§ **SUPPLIED PASSAGE**
Johnson thereupon met with the District’s Director of Employment, Dr. Teri Traaen, and presented her with her doctor’s note. Johnson’s leg injury was visible during this meeting because Johnson was wearing shorts. Johnson described the injury to Traaen, telling her that: “the electric cart crushed my leg and tore the skin, muscle, and all the tissue off my leg. *1224 I[am] on crutches ... to keep weight off my foot because it was swelling.” Johnson told Traaen that she was in constant pain, and that due to her injury,, she did not know “if and when” she would ever be able to return to work.

Traaen testified at trial that Johnson “truly did look like she was in constant pain,” that Johnson had indicated that she did not know if she could ever work again, and that Traaen had no reason to doubt Johnson’s statement regarding her future work prospects.

On February 5,1996, Johnson received a release from her doctor that allowed her to return to work with the following restrictions: “No prolonged standing, no prolonged walking, allow frequent changes in position.” Johnson met with Traaen and gave her the limited release. Johnson testified that Traaen told her that she could not return to work under the limited release, because “we don’t take limited releases.” Traaen denied ever having told any employees, including Johnson, that they would be terminated if they could not obtain a full release, but the jury heard from two other District employees, Dan Gallagher and Jay Brewer, each of whom testified that they had suffered injuries, and that Traaen had refused to permit them to return to work with limited releases and told them that unless they could obtain full releases they would be terminated.

District policy permitted Johnson 100 days of unpaid leave, commencing after her last day of work. On May 13, 1996, after Johnson’s 100 days had expired, Johnson met with Traaen and Eileen Holu-sha, the benefits administrator for the District, and, according to Johnson, was told that she had to choose between resigning or being fired. At that time, Johnson testified, she asked for a one-year leave of absence to recuperate from her injury, or, in the alternative, for permission to use her approximately 23 days of unused vacation and sick leave to defer her date of decision in hope of obtaining a full release from her doctor. Although District policy dictated that the latter request should have been granted, Traaen denied both requests and encouraged Johnson to resign, suggesting that a resignation might look better on her resume than a termination. Traaen stated that if Johnson obtained a full release after resigning, she could apply for another job, and offered to write a recommendation letter for Johnson if she resigned.

Three witnesses corroborated Johnson’s story. All three testified that Johnson had tearfully told them on May 13, 1996, that she had just spoken with Traaen and had been told that she had to resign or be fired.

§ **PROVIDED MATERIAL**

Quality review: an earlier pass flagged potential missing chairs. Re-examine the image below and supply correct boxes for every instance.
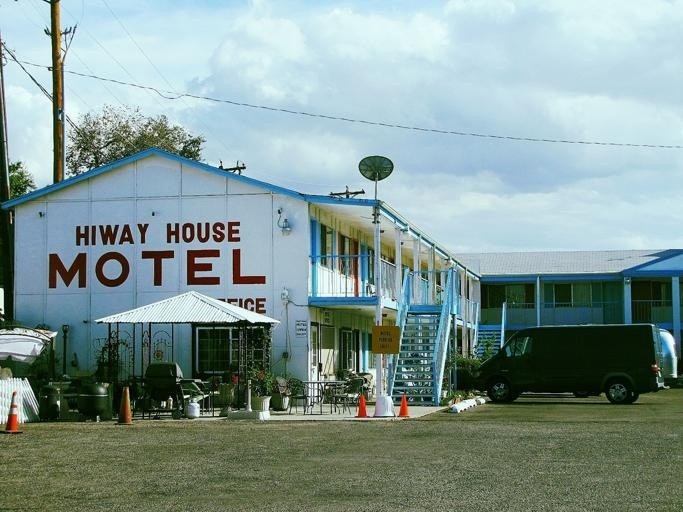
[275,371,373,415]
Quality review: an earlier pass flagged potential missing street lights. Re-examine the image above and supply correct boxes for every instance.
[356,156,393,403]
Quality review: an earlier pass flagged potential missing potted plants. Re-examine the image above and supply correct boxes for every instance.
[271,377,289,409]
[247,363,272,411]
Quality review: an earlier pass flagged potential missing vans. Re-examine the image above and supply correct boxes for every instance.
[471,321,666,405]
[656,327,678,382]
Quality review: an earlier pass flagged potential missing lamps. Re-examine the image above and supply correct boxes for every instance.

§ **TASKS FOR THIS EXERCISE**
(1) Using the court excerpt, answer the following:
(a) What was Dr. Teri Traaen's title at the District?
(b) How many days of unpaid leave did District policy permit Johnson?
(c) Which two other District employees testified that Traaen had refused to let them return to work with limited releases?
(2) Retype the court excerpt from "Johnson thereupon met" to "return to work.".
(3) Continue the court excerpt about Johnson's dispute with the District from where it stops.
The records are separate material from the court excerpt on Johnson's leg injury and her employment with the District.

§ **TASK-BY-TASK ANSWERS**
(1)
(a) The District's Director of Employment.
(b) 100 days.
(c) Dan Gallagher and Jay Brewer.

(2)
Johnson thereupon met with the District’s Director of Employment, Dr. Teri Traaen, and presented her with her doctor’s note. Johnson’s leg injury was visible during this meeting because Johnson was wearing shorts. Johnson described the injury to Traaen, telling her that: “the electric cart crushed my leg and tore the skin, muscle, and all the tissue off my leg. *1224 I[am] on crutches ... to keep weight off my foot because it was swelling.” Johnson told Traaen that she was in constant pain, and that due to her injury,, she did not know “if and when” she would ever be able to return to work.

(3)
The day after the May 13, 1996 meeting, Johnson submitted a letter of resignation. Three weeks later, on June 3, 1996, Johnson received a full release from her doctor. On July 10, 1996, Johnson applied for an open position of Groundskeeper I and was not hired. In the succeeding several months, Johnson applied for 12 more open positions and was not interviewed or hired for any of them. Each of Johnson’s applications was marked “DNP,” an acronym for “do not process,” by a District administrator.

Traaen testified that she was involved in the decision to mark Johnson’s applications DNP, and that they were so marked because of an incident in which Johnson came to Traaen’s office angry over not being hired for a position (the “rage incident”), and because Johnson had had attendance problems during her fourteen years with the district.

Johnson’s account of her meeting with Traaen on the day of the alleged rage incident was very different from Traaen’s. Johnson testified that she went to meet *1225 Traaen, waited for about 90 minutes in the reception area, and was then called into Traaen’s office and left alone for several minutes. When Traaen returned, according to Johnson, she told Johnson, “This meeting is over. Leave.” Johnson left. Moreover, Traaen conceded on cross-examination that the rage incident postdated Johnson’s first application, which, like the later ones, was marked DNP. Traaen also conceded that Johnson had never been disciplined for her attendance “problems,” and that her performance evaluations were uniformly positive in all categories other than attendance. The jury also saw Johnson’s fourteen annual performance evaluation forms, which revealed that the attendance issue was discussed on the two evaluations immediately preceding Johnson’s two promotions, in 1987 and 1989.

B. Proceedings beloiv

Johnson filed this ADA case in February 1997, alleging that the District discriminated against her because she was disabled, in violation of 42 U.S.C. § 12102(2)(A), and because the District regarded her as disabled, in violation of 42 U.S.C. § 12102(2)(C). 1 District Judge Bruce M. Van Sickle granted summary judgment on Johnson’s § 12102(2)(A) claim, finding that Johnson did not, as a matter of law, suffer from a physical impairment that substantially limited her in any major life activity.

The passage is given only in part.